• [Work to complete]:
a) Answer these questions from the text on Oceana Canada's call for a stronger single-use plastics ban, one per line:
(i) What role does Ashley Wallis hold at Oceana Canada?
(ii) How many items does the proposed ban cover?
(iii) During what campaign period is Oceana Canada making its call?
b) Carry on the text about Oceana Canada's call for a stronger single-use plastics ban, beginning after its final sentence.
+++ Text +++
Oceana Canada calls for stronger ban on single-use plastics 

 

TORONTO, ON – During Plastic Free July, Oceana Canada is calling on the federal government to put in place a stronger ban on harmful single-use plastics that goes beyond the proposed six items, so Canadians are no longer forced to participate in the growing global plastic disaster that is flooding our oceans and killing marine life.

Ashley Wallis, plastics campaigner for Oceana Canada, says, “It’s not your fault. For more than half a century, the plastics industry has blamed individual consumers or “litter bugs” for plastic pollution, rather than investing in reuse systems or alternative plastic-free choices.

“Now is the time to demand that our government stand up to Big Plastic and cut this harmful pollutant off at the source. We need a strong ban on harmful single-use plastics in Canada that goes beyond the proposed six items, which represent only a fraction of one per cent of the plastics we use.
+++ Supplied records +++
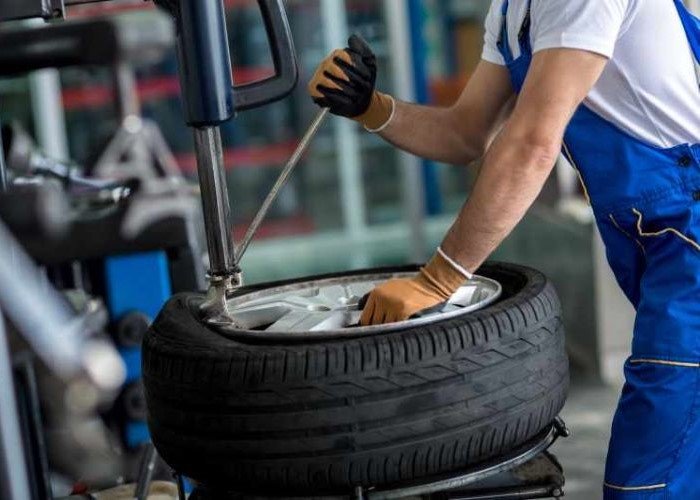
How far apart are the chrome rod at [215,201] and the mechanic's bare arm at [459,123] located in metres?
0.64

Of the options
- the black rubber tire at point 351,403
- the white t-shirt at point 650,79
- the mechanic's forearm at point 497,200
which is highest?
the white t-shirt at point 650,79

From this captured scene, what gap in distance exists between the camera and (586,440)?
3332mm

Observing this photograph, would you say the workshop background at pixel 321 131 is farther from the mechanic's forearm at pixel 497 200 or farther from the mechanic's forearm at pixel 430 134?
the mechanic's forearm at pixel 497 200

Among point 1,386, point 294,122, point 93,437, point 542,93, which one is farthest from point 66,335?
point 294,122

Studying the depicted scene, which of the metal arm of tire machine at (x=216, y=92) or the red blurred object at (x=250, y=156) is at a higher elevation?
the metal arm of tire machine at (x=216, y=92)

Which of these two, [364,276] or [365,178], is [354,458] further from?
[365,178]

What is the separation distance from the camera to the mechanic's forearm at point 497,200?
4.93ft

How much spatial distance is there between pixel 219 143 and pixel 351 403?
1.19 feet

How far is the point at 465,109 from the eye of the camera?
6.54 feet

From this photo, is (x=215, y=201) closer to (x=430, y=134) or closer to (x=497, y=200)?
(x=497, y=200)

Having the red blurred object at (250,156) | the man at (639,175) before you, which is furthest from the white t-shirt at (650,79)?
the red blurred object at (250,156)

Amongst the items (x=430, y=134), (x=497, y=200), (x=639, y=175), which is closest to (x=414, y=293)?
(x=497, y=200)

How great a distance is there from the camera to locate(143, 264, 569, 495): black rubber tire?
1.26 meters

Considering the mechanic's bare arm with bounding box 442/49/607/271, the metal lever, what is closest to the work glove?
the metal lever
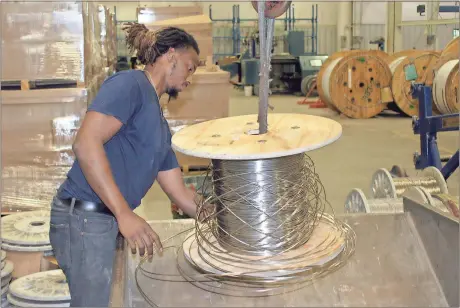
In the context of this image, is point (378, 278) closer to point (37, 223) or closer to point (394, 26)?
point (37, 223)

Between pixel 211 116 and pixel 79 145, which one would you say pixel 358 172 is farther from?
pixel 79 145

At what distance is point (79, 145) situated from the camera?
5.91ft

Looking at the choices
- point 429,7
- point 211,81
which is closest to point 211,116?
point 211,81

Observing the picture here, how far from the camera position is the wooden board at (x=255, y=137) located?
4.92 ft

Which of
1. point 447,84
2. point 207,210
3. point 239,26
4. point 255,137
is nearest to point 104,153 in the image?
point 207,210

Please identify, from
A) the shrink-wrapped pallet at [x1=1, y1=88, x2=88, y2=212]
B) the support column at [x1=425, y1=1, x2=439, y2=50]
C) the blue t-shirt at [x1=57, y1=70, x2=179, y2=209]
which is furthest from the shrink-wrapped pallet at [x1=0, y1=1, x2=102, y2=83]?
the support column at [x1=425, y1=1, x2=439, y2=50]

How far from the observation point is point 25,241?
3215 millimetres

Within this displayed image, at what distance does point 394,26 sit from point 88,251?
1287 centimetres

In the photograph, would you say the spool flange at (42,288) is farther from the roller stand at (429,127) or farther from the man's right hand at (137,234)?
the roller stand at (429,127)

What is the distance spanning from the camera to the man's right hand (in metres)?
1.68

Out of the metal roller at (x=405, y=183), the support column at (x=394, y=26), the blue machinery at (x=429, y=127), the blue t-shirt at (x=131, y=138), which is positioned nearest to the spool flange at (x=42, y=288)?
+++
• [Answers given]:
a)
(i) Plastics campaigner
(ii) Six
(iii) Plastic Free July

b)
“The plastic industry pays lip service to the importance of addressing plastic waste yet fights against the laws that would force it to clean up its act,” says Ms. Wallis, referring to the federal government’s recent decision to declare plastic Toxic under Canada’s Environmental Protection Act (CEPA) — a decision the plastic industry is now attempting to fight in court.

Industry opposition to the proposed federal ban is out of step with science and public opinion. Eliminating unnecessary single-use plastic products is an essential piece of Canada’s regulatory approach and something Canadians strongly support. Recent Abacus Data polling commissioned by Oceana Canada reveals that 97 per cent of Canadians believe that the government must take responsibility to reduce the amount of plastic pollution in the ocean.

Ninety per cent of Canadians support the proposed ban on single-use plastics (up from 86 per cent in June 2020), while two-thirds want to see it expanded to include other harmful plastic products, such as hot and cold drink cups and lids, cigarette filters and all forms of polystyrene. These items, among many others, are commonly found in the environment and polluting our oceans but are, unfortunately, missing from the government’s proposed ban.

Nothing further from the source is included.